EuroBSDCon 2024

Address space reservations: Re-thinking address space management for pointer provenance
09-22, 15:00–15:45 (Europe/Dublin), Foyer A

Pointers have provenance which is the notion that pointers to separate objects of different origins are distinct regardless of the pointer’s address value. This is true in systems programing languages include C, C++, and Rust and deterministically enforced by hardware and software on CHERI systems (systems such a Arm’s PAC and MTE also provide probabilistic enforcement).

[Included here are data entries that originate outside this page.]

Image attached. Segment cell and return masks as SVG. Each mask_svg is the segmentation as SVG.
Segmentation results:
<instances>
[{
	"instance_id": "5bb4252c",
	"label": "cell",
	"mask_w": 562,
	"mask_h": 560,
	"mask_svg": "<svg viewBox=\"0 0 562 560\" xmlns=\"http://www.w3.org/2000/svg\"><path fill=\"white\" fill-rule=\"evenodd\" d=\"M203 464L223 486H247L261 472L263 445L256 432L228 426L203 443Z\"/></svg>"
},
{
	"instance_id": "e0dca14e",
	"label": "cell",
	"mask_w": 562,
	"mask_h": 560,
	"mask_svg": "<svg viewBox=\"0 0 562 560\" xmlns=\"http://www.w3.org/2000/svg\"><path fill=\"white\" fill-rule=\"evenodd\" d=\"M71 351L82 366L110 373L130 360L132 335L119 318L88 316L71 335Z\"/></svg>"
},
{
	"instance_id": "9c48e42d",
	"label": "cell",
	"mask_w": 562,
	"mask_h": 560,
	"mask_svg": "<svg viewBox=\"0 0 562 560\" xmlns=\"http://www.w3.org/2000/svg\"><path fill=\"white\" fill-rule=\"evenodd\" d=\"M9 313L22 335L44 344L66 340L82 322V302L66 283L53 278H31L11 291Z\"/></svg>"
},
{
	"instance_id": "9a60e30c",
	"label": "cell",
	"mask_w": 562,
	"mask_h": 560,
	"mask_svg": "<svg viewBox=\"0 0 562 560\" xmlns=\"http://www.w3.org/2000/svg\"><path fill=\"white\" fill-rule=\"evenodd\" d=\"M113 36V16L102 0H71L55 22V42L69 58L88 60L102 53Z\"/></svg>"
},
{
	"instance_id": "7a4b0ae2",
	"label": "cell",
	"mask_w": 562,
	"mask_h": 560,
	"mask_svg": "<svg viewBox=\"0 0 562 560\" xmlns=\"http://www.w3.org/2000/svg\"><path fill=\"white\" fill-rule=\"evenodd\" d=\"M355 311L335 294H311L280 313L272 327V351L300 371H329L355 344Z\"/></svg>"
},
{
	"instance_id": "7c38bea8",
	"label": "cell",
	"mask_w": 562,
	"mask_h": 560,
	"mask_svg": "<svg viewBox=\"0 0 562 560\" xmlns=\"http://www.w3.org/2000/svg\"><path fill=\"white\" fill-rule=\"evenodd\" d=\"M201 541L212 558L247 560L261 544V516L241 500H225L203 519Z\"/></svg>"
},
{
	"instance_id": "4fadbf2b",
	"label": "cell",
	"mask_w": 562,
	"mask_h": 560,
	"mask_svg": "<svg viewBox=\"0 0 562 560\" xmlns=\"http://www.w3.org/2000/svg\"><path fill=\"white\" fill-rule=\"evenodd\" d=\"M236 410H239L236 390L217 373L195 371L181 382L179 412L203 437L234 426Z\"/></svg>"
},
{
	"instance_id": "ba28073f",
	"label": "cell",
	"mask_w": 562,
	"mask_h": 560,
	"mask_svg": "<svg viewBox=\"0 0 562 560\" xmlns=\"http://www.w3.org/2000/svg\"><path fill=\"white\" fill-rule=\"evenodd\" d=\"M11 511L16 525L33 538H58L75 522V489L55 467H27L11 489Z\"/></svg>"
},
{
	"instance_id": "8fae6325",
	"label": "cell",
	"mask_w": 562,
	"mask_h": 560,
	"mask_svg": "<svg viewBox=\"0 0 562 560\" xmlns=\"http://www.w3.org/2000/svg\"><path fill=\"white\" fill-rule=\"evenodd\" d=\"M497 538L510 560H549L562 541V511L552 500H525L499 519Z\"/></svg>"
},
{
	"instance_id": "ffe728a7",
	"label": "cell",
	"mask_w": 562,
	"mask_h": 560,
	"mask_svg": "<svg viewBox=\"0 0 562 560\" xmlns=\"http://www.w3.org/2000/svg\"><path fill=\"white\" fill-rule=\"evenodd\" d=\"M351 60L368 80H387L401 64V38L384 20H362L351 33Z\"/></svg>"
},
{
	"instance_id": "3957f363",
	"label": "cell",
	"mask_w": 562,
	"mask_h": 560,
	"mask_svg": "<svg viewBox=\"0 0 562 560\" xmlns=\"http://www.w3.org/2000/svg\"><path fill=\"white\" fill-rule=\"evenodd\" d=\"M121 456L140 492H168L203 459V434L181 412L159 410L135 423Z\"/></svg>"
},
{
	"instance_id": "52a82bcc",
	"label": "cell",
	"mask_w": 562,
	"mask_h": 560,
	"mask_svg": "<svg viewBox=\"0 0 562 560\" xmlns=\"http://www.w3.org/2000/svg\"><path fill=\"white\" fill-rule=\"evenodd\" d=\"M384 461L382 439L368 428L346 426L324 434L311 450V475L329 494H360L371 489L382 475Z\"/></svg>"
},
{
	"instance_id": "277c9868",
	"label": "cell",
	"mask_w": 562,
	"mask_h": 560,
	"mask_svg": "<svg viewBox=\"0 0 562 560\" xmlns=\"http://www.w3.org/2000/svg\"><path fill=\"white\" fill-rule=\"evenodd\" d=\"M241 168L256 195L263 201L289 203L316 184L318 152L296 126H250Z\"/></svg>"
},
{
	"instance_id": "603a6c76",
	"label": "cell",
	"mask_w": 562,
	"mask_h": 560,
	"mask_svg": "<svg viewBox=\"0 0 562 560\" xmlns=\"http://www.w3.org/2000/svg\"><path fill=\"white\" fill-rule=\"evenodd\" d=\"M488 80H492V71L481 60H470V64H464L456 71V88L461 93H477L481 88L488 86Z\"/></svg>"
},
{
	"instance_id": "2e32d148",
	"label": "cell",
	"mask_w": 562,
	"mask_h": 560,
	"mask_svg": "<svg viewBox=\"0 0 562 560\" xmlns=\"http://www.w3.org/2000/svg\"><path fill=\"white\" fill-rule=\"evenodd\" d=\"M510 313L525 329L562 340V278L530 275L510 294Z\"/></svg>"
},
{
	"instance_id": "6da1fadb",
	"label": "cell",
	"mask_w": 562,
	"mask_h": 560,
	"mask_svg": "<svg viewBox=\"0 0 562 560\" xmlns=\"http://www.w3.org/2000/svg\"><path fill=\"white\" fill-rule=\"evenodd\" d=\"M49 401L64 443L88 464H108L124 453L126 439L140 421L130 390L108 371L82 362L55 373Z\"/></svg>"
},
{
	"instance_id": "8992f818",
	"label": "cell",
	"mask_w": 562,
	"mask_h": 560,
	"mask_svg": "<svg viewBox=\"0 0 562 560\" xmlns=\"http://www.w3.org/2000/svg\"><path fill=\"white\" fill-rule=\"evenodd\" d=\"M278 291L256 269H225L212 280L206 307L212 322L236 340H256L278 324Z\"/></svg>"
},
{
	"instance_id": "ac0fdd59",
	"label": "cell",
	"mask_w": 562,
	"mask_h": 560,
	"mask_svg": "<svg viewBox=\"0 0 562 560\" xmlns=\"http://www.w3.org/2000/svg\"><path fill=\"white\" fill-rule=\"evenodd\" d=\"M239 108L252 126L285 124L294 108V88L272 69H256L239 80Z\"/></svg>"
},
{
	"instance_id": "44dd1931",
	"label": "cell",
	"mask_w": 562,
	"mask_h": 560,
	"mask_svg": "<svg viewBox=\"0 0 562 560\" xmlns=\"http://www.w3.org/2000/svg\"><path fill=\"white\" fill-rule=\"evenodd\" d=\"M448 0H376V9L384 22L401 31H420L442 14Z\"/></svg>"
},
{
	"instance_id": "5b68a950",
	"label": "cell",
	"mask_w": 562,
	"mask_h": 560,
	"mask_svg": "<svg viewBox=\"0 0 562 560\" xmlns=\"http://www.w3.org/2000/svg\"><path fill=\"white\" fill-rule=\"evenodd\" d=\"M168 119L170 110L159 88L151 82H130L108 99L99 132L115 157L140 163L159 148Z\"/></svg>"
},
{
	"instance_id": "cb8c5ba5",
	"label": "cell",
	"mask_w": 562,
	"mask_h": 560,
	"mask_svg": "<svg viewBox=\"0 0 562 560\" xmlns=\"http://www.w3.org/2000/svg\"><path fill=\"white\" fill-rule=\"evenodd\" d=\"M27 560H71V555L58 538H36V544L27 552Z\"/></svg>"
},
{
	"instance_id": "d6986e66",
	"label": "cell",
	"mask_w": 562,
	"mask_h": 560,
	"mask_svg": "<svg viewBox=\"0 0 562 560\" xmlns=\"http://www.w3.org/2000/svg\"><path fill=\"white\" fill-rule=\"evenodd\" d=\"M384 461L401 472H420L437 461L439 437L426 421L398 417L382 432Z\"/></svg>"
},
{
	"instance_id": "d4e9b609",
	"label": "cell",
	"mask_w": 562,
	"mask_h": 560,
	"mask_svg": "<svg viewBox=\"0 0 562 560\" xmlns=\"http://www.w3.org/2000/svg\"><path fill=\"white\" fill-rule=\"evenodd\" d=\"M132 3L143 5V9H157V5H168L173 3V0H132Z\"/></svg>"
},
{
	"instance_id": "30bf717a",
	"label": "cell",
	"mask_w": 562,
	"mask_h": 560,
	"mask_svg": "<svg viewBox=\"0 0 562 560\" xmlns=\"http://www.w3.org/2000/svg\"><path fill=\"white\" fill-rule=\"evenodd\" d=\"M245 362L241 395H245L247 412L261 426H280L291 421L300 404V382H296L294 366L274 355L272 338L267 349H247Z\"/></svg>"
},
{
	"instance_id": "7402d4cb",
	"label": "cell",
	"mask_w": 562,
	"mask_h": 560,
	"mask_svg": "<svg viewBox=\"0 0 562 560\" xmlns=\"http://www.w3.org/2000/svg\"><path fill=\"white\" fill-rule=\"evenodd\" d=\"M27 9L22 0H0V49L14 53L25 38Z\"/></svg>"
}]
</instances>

We developed address space reservations (hereafter reservations) to support CHERI’s strict provenance model and other aspects of CHERI capabilities. Reservations are implemented in the vm system and exposed by the mmap() family of system calls. They are driven by collision of the constrains of mmap() with the constraints imposted by CHERI capabilities. Somewhat surprisingly, we have been able to design a system requiring few changes to existing code despite these constraints and obeying the resulting constraints has correctness and understandability benefits for existing software.

See also: Slides (1.3 MB)

Brooks Davis is a Principle Computer Scientist in the Computer Science Laboratory at SRI International. He hold a Bachelor's Degree in Computer Science from Harvey Mudd College (1998). Since 2012 he has worked on the CHERI project and leads the engineering effort for CheriBSD, a memory safe UNIX-like operating system. Prior to his move to SRI in 2012, Brooks worked on high-performance computing and networking at The Aerospace Corporation. Brooks Davis has been a member of the FreeBSD open-source operating system project since 2001 and has served on the project's elected core team. He is also a Visiting Research Fellow at the University of Cambridge Department of Computer Science and Technology (Computer Laboratory).